A live docs site at https://icemap.github.io/duckdb-vector-index/ lets you click through every algorithm × quantizer × metric combination and see the exact CREATE INDEX SQL it would generate, with hover cards covering the capability trade-offs of each choice:

Installing

vindex is published to the DuckDB community-extensions repository, so the signed per-platform build loads with two lines:

INSTALL vindex FROM community;
LOAD vindex;

No -unsigned flag or allow_unsigned_extensions is required — the community-extensions pipeline signs each vindex.duckdb_extension binary after build.
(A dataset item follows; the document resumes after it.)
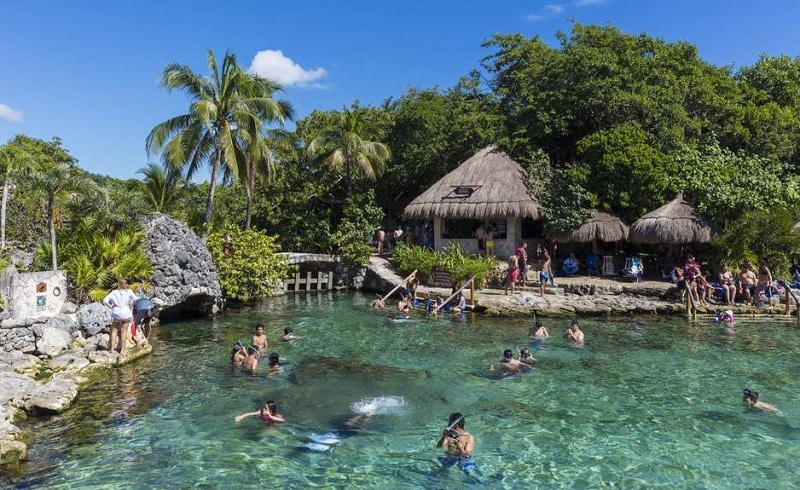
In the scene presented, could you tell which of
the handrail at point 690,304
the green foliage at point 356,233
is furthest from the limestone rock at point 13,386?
the handrail at point 690,304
DuckDB versions must match the one vindex was built against (currently v1.5.2).

From source

If you want to hack on vindex or run against a newer DuckDB than the community repo has rebuilt for yet:

git clone https://github.com/Icemap/duckdb-vector-index.git
cd duckdb-vector-index
./scripts/bootstrap.sh   # pulls the duckdb + extension-ci-tools submodules
make                     # release build → build/release/extension/vindex/vindex.duckdb_extension

Then load the unsigned build:

-- duckdb -unsigned
LOAD 'build/release/extension/vindex/vindex.duckdb_extension';

Or, inside a session started without -unsigned:

SET allow_unsigned_extensions = true;
LOAD 'build/release/extension/vindex/vindex.duckdb_extension';

From a GitHub release

Unsigned per-arch binaries (vindex.linux_amd64.duckdb_extension, vindex.osx_arm64.duckdb_extension, …) are also attached to each GitHub Release and can be LOAD '<path>'-ed the same way. Prefer INSTALL vindex FROM community; unless you need a release that has not propagated to community-extensions yet.

Quickstart

INSTALL vindex FROM community;
LOAD vindex;

CREATE TABLE docs (id INT, embedding FLOAT[768]);
-- ... populate from your model of choice ...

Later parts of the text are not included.